%%

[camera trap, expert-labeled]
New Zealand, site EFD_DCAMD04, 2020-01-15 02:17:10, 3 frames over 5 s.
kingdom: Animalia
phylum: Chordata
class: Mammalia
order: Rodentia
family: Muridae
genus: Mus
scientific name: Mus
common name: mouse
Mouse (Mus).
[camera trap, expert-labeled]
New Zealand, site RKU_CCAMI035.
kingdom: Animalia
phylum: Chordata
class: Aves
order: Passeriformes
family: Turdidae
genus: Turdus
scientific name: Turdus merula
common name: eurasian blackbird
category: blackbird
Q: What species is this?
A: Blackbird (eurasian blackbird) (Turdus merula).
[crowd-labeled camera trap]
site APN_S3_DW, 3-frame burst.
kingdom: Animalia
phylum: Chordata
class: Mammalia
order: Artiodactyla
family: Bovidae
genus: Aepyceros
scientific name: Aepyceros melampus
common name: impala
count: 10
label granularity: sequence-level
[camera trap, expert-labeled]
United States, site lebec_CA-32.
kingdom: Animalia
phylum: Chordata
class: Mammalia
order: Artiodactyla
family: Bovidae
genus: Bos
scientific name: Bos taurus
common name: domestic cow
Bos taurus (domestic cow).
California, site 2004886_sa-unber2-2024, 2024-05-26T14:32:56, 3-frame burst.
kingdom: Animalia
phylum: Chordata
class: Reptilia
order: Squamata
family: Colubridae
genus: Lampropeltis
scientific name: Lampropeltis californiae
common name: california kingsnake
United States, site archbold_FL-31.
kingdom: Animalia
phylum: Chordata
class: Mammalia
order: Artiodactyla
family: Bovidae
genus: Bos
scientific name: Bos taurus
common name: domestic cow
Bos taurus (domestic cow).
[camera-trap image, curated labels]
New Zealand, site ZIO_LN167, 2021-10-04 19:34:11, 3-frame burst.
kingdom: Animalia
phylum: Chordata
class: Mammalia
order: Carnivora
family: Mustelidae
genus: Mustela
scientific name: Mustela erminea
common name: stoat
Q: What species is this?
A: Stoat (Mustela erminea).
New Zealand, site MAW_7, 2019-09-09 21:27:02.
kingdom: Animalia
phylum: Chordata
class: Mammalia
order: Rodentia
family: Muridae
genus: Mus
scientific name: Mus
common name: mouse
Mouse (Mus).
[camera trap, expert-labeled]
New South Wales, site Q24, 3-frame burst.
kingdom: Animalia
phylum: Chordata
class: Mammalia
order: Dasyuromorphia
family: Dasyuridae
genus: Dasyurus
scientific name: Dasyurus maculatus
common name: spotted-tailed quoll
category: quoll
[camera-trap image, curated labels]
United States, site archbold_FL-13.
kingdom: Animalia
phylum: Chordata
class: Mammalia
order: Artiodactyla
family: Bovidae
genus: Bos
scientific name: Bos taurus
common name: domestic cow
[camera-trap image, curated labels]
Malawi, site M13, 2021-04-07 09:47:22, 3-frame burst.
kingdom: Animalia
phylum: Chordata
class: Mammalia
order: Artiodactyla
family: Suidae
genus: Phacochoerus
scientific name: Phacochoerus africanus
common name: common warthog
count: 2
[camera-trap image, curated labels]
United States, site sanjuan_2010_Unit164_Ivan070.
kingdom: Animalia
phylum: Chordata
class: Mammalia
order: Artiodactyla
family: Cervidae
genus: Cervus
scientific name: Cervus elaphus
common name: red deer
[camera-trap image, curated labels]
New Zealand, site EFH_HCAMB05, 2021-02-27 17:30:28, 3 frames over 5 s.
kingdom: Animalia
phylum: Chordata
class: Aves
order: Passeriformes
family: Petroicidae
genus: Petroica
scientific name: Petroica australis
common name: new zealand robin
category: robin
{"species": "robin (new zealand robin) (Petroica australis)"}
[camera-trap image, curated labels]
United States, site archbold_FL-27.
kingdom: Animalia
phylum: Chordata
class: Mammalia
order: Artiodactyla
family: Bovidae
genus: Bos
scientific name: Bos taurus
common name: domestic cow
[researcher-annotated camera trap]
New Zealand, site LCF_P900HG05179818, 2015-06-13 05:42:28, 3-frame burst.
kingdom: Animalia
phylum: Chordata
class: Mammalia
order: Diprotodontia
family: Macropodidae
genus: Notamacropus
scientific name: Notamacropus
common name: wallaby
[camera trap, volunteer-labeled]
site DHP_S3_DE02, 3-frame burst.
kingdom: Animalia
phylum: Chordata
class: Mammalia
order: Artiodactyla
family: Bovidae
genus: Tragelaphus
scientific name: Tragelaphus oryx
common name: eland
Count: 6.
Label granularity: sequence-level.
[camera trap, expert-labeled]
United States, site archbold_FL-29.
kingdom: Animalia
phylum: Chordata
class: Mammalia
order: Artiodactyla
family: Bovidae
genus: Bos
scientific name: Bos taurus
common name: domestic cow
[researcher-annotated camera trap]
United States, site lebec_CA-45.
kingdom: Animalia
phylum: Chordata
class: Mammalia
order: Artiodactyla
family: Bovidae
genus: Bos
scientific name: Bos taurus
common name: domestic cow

%%

The entire set of entries, and nothing else, should be set down exactly.

[camera trap, expert-labeled]
New Zealand, site EFD_DCAMD04, 2020-01-15 02:17:10, 3 frames over 5 s.
kingdom: Animalia
phylum: Chordata
class: Mammalia
order: Rodentia
family: Muridae
genus: Mus
scientific name: Mus
common name: mouse
Mouse (Mus).
[camera trap, expert-labeled]
New Zealand, site RKU_CCAMI035.
kingdom: Animalia
phylum: Chordata
class: Aves
order: Passeriformes
family: Turdidae
genus: Turdus
scientific name: Turdus merula
common name: eurasian blackbird
category: blackbird
Q: What species is this?
A: Blackbird (eurasian blackbird) (Turdus merula).
[crowd-labeled camera trap]
site APN_S3_DW, 3-frame burst.
kingdom: Animalia
phylum: Chordata
class: Mammalia
order: Artiodactyla
family: Bovidae
genus: Aepyceros
scientific name: Aepyceros melampus
common name: impala
count: 10
label granularity: sequence-level
[camera trap, expert-labeled]
United States, site lebec_CA-32.
kingdom: Animalia
phylum: Chordata
class: Mammalia
order: Artiodactyla
family: Bovidae
genus: Bos
scientific name: Bos taurus
common name: domestic cow
Bos taurus (domestic cow).
California, site 2004886_sa-unber2-2024, 2024-05-26T14:32:56, 3-frame burst.
kingdom: Animalia
phylum: Chordata
class: Reptilia
order: Squamata
family: Colubridae
genus: Lampropeltis
scientific name: Lampropeltis californiae
common name: california kingsnake
United States, site archbold_FL-31.
kingdom: Animalia
phylum: Chordata
class: Mammalia
order: Artiodactyla
family: Bovidae
genus: Bos
scientific name: Bos taurus
common name: domestic cow
Bos taurus (domestic cow).
[camera-trap image, curated labels]
New Zealand, site ZIO_LN167, 2021-10-04 19:34:11, 3-frame burst.
kingdom: Animalia
phylum: Chordata
class: Mammalia
order: Carnivora
family: Mustelidae
genus: Mustela
scientific name: Mustela erminea
common name: stoat
Q: What species is this?
A: Stoat (Mustela erminea).
New Zealand, site MAW_7, 2019-09-09 21:27:02.
kingdom: Animalia
phylum: Chordata
class: Mammalia
order: Rodentia
family: Muridae
genus: Mus
scientific name: Mus
common name: mouse
Mouse (Mus).
[camera trap, expert-labeled]
New South Wales, site Q24, 3-frame burst.
kingdom: Animalia
phylum: Chordata
class: Mammalia
order: Dasyuromorphia
family: Dasyuridae
genus: Dasyurus
scientific name: Dasyurus maculatus
common name: spotted-tailed quoll
category: quoll
[camera-trap image, curated labels]
United States, site archbold_FL-13.
kingdom: Animalia
phylum: Chordata
class: Mammalia
order: Artiodactyla
family: Bovidae
genus: Bos
scientific name: Bos taurus
common name: domestic cow
[camera-trap image, curated labels]
Malawi, site M13, 2021-04-07 09:47:22, 3-frame burst.
kingdom: Animalia
phylum: Chordata
class: Mammalia
order: Artiodactyla
family: Suidae
genus: Phacochoerus
scientific name: Phacochoerus africanus
common name: common warthog
count: 2
[camera-trap image, curated labels]
United States, site sanjuan_2010_Unit164_Ivan070.
kingdom: Animalia
phylum: Chordata
class: Mammalia
order: Artiodactyla
family: Cervidae
genus: Cervus
scientific name: Cervus elaphus
common name: red deer
[camera-trap image, curated labels]
New Zealand, site EFH_HCAMB05, 2021-02-27 17:30:28, 3 frames over 5 s.
kingdom: Animalia
phylum: Chordata
class: Aves
order: Passeriformes
family: Petroicidae
genus: Petroica
scientific name: Petroica australis
common name: new zealand robin
category: robin
{"species": "robin (new zealand robin) (Petroica australis)"}
[camera-trap image, curated labels]
United States, site archbold_FL-27.
kingdom: Animalia
phylum: Chordata
class: Mammalia
order: Artiodactyla
family: Bovidae
genus: Bos
scientific name: Bos taurus
common name: domestic cow
[researcher-annotated camera trap]
New Zealand, site LCF_P900HG05179818, 2015-06-13 05:42:28, 3-frame burst.
kingdom: Animalia
phylum: Chordata
class: Mammalia
order: Diprotodontia
family: Macropodidae
genus: Notamacropus
scientific name: Notamacropus
common name: wallaby
[camera trap, volunteer-labeled]
site DHP_S3_DE02, 3-frame burst.
kingdom: Animalia
phylum: Chordata
class: Mammalia
order: Artiodactyla
family: Bovidae
genus: Tragelaphus
scientific name: Tragelaphus oryx
common name: eland
Count: 6.
Label granularity: sequence-level.
[camera trap, expert-labeled]
United States, site archbold_FL-29.
kingdom: Animalia
phylum: Chordata
class: Mammalia
order: Artiodactyla
family: Bovidae
genus: Bos
scientific name: Bos taurus
common name: domestic cow
[researcher-annotated camera trap]
United States, site lebec_CA-45.
kingdom: Animalia
phylum: Chordata
class: Mammalia
order: Artiodactyla
family: Bovidae
genus: Bos
scientific name: Bos taurus
common name: domestic cow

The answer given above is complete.